Difference in thread-level instruction counts when also collecting warp-level instruction counts

Summary

Using NSight Compute to measure thread-level instructions can produce very different instruction counts when also measuring warp-level instruction counts versus if only thread-level instruction counts are collected. This only seems to happen in certain circumstances, such as when a kernel exists which calls a function from a separate object file, while another kernel is also called from the same object file. In this case, when measuring just the thread-level instruction count, it seems as if only the instructions in separate object file are counted.

Environment

Component Version
GPU NVIDIA GeForce RTX 3080 Laptop GPU
NCU 2025.4.1.0 (build 37053803)
CUDA 13.1
Driver 590.48.01

Steps to reproduce

I have attached a MWE here: nsight-mwe.zip (3.1 KB). You can either run the provided convenience script, run.sh, or follow the following steps:

  1. Build the example, e.g. using CMake.
  2. Measure just the thread-level metrics: ncu --metrics sass__thread_inst_executed_true_per_opcode_with_modifier_all --print-metric-instances details ./build/mwe
  3. Measure both the thread-level and warp-level metrics: ncu --metrics sass__thread_inst_executed_true_per_opcode_with_modifier_all,sass__inst_executed_per_opcode_with_modifier_all --print-metric-instances details ./build/mwe

If you need any more details to reproduce this issue, feel free to let me know.

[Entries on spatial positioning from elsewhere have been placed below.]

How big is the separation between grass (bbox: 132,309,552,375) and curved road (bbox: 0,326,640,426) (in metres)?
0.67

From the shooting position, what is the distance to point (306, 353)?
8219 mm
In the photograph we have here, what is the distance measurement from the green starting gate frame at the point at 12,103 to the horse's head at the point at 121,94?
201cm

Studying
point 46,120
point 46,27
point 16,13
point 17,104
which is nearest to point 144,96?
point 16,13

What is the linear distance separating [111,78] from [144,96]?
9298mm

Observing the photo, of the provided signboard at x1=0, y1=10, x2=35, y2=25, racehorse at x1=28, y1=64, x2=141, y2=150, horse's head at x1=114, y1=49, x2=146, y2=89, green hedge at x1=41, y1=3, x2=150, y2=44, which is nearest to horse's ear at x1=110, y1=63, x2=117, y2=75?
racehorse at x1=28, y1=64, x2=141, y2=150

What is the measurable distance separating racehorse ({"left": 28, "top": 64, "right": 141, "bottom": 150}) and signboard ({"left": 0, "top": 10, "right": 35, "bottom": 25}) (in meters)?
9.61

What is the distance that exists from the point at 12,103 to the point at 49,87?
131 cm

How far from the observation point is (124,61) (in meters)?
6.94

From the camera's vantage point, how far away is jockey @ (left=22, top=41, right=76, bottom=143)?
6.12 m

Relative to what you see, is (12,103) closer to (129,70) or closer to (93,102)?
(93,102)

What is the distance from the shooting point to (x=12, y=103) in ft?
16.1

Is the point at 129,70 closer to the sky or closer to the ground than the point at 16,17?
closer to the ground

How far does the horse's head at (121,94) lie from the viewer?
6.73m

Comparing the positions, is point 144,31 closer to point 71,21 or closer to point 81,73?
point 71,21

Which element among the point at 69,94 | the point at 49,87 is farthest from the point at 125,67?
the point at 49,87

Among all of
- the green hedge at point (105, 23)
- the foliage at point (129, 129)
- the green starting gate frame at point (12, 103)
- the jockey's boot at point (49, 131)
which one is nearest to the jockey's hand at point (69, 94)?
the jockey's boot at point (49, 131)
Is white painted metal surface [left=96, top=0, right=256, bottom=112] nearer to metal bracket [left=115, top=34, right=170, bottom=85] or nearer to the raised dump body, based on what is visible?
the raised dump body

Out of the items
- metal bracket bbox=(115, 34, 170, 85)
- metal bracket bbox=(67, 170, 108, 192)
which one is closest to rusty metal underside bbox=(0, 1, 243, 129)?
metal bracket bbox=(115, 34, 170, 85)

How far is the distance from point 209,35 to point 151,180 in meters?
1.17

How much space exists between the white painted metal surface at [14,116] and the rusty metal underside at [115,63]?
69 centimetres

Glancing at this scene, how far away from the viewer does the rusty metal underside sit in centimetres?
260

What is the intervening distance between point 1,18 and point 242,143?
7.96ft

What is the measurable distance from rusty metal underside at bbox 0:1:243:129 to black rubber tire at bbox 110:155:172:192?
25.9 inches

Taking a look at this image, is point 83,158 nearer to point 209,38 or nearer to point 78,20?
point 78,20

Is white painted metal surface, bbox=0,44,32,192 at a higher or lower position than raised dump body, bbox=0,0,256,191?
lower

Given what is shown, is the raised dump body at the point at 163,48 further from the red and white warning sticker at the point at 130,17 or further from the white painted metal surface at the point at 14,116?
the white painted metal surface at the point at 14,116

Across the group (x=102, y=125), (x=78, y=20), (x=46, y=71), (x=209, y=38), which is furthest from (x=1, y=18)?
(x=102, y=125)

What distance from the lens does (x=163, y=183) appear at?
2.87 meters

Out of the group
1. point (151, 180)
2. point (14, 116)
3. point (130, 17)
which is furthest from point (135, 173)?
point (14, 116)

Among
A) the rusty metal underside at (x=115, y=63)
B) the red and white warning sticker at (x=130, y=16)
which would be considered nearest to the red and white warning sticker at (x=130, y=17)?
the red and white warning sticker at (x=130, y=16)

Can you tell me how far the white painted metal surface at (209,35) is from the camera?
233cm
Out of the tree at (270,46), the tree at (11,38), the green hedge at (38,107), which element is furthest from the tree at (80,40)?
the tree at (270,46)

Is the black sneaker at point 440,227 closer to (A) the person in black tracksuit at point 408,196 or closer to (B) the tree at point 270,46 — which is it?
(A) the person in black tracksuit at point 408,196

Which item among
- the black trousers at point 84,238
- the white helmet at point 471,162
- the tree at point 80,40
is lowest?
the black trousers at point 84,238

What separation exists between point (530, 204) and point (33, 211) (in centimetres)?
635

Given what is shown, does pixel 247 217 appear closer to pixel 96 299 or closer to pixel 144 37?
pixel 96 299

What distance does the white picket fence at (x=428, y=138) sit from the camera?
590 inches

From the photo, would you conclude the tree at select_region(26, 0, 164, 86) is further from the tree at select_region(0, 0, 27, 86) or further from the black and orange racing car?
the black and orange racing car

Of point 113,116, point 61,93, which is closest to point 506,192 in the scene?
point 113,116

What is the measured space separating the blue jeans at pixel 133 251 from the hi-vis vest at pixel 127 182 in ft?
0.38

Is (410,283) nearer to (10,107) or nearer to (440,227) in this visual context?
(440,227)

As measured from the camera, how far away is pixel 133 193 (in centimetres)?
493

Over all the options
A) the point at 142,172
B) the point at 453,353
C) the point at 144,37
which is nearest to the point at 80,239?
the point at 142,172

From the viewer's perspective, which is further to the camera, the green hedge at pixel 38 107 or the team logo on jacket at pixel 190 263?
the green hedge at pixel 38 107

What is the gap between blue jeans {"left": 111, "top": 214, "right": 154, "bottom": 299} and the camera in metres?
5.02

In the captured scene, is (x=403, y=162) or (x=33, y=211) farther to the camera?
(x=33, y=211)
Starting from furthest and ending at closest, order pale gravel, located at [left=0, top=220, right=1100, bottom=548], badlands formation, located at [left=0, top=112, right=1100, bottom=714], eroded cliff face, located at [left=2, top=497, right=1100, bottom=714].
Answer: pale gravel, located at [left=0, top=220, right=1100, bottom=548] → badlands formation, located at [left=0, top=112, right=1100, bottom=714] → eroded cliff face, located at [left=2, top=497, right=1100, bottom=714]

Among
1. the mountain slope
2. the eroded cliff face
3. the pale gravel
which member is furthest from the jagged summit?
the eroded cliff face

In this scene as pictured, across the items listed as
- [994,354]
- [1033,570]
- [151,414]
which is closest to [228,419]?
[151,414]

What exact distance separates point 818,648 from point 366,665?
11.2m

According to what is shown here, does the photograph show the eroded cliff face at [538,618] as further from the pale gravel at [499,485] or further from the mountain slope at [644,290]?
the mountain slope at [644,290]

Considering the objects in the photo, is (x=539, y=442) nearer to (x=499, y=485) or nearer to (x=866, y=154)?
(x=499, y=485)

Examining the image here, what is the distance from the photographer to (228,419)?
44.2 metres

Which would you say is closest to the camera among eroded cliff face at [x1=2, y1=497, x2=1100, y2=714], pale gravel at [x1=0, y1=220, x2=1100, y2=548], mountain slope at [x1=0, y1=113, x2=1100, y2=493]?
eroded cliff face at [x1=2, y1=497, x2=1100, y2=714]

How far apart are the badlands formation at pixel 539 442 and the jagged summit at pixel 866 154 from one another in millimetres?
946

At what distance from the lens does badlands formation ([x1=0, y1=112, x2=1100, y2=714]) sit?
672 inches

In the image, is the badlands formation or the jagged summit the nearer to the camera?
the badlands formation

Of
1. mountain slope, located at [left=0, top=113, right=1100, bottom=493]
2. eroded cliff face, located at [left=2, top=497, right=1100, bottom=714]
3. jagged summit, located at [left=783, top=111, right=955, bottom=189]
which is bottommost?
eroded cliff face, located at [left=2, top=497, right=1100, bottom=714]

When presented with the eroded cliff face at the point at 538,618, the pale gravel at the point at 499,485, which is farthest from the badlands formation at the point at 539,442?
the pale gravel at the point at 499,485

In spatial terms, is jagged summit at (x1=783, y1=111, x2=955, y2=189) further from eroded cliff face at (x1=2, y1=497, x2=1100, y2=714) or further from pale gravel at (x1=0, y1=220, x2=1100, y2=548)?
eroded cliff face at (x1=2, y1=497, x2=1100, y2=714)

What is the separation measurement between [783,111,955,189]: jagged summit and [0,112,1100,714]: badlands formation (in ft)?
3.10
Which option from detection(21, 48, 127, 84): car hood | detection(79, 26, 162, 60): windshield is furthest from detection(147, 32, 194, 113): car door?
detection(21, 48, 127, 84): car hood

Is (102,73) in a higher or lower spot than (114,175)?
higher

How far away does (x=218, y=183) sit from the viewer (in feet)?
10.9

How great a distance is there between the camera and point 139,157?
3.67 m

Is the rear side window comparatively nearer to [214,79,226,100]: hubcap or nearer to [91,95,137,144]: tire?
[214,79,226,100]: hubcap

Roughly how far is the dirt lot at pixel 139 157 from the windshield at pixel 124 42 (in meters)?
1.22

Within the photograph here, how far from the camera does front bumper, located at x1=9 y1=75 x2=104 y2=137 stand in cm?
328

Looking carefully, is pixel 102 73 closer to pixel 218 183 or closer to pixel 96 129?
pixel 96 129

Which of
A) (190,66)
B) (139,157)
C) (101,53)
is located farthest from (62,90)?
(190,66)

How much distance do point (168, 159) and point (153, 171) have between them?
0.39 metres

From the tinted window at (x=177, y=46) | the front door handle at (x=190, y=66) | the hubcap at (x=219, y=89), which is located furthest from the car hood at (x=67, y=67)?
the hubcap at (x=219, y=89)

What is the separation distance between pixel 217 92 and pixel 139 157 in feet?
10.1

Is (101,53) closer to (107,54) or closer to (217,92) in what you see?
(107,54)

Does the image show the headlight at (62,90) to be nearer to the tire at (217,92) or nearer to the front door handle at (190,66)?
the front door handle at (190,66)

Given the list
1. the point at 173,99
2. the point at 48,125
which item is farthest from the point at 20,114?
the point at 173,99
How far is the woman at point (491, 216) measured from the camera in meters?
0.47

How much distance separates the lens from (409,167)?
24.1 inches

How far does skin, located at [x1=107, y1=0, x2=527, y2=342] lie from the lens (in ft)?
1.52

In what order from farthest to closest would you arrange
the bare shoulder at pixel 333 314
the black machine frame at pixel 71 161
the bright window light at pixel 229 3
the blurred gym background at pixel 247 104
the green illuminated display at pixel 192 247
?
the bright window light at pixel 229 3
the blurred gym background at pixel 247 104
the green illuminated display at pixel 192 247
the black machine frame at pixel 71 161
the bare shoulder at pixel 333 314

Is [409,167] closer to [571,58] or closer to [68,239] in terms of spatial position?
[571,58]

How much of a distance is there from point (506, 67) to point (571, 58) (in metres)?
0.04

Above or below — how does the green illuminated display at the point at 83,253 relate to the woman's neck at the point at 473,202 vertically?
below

Expected behavior: both measurements report the same number of instructions.
Observed behavior: measuring just the thread-level instructions reports a total of 65536 instructions, whereas measuring both warp- and thread-level instructions report 720901 instructions.

When enabling link-time optimizations or when calling identical functions from main.cu instead of test.cu (an external object file), this difference vanishes and both measurements report a total of 720901 instructions.

Has anyone run into a similar issue? A reasonable workaround for now seems to be to just always measure the warp-level instruction counts, even if they aren’t needed.